Challenge - Extract the section of the YAML pre-commit hook notes from "The pre-commit hook will" to "create any error.", copying it word for word.

Given passage -
WARNING: YAML & Pre-Commit Hook

Edit the YAML files as usual, then commit changes to git. A pre-commit hook will validate YAML and ensure it's well formatted. It is important to keep YAML file formatted consistently, such as using 2 whitespaces for indentation, across all revisions. This will make change tracking much easier.

If a YAML validation issue is reported, you will need to commit again.

The pre-commit hook will automatically format all new or changed YAML files. A copy of unchanged original YAML file is kept with .bak suffix. Before proceed with retrying git commit, please diff your original YAML and the automatically formatted one to ensure YAML formatting did not create any error.

Use the data models

Import ES models into Python code

from gdcmodels import get_es_models

es_models = get_es_models()

Initialize Elasticsearch index settings and mappings using command line script

# get usage information by: python init_index.py -h
# initialize Elasticsearch indexes: case_set and file_set, add prefix 'gdc_r52' to index name
python init_index.py --index case_set file_set --host localhost --prefix gdc_r52

Setup pre-commit hook to check for secrets and format YAML

We use pre-commit to setup pre-commit hooks for this repo. We use detect-secrets to search for secrets being committed into the repo.

To install the pre-commit hook, run

pre-commit install

To update the .secrets.baseline file run

detect-secrets scan --update .secrets.baseline

.secrets.baseline contains all the string that were caught by detect-secrets but are not stored in plain text. Audit the baseline to view the secrets .

detect-secrets audit .secrets.baseline

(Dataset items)
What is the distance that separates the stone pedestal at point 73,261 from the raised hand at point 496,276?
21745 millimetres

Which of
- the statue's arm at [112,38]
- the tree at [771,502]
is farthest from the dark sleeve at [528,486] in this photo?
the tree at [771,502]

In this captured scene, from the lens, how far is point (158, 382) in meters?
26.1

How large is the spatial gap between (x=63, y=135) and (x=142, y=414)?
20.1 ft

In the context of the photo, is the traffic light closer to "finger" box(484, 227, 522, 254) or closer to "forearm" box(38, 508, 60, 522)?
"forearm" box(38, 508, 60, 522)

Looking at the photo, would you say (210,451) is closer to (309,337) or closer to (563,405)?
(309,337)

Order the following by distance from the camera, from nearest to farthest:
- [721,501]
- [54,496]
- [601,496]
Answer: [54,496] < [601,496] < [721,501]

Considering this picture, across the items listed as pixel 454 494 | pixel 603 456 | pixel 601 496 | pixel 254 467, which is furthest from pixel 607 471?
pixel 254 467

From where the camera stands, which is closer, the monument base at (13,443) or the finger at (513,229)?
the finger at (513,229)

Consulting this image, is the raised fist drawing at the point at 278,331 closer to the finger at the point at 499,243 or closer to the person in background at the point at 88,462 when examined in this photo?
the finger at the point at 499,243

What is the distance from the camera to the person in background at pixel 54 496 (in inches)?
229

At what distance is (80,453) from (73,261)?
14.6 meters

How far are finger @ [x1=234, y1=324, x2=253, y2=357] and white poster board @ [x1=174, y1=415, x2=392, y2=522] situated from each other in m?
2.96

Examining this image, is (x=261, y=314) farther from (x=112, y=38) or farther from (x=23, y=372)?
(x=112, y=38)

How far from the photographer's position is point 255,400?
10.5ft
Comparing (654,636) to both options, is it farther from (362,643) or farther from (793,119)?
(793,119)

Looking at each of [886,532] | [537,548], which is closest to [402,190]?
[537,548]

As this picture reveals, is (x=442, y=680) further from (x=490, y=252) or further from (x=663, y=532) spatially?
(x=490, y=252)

Right answer -
The pre-commit hook will automatically format all new or changed YAML files. A copy of unchanged original YAML file is kept with .bak suffix. Before proceed with retrying git commit, please diff your original YAML and the automatically formatted one to ensure YAML formatting did not create any error.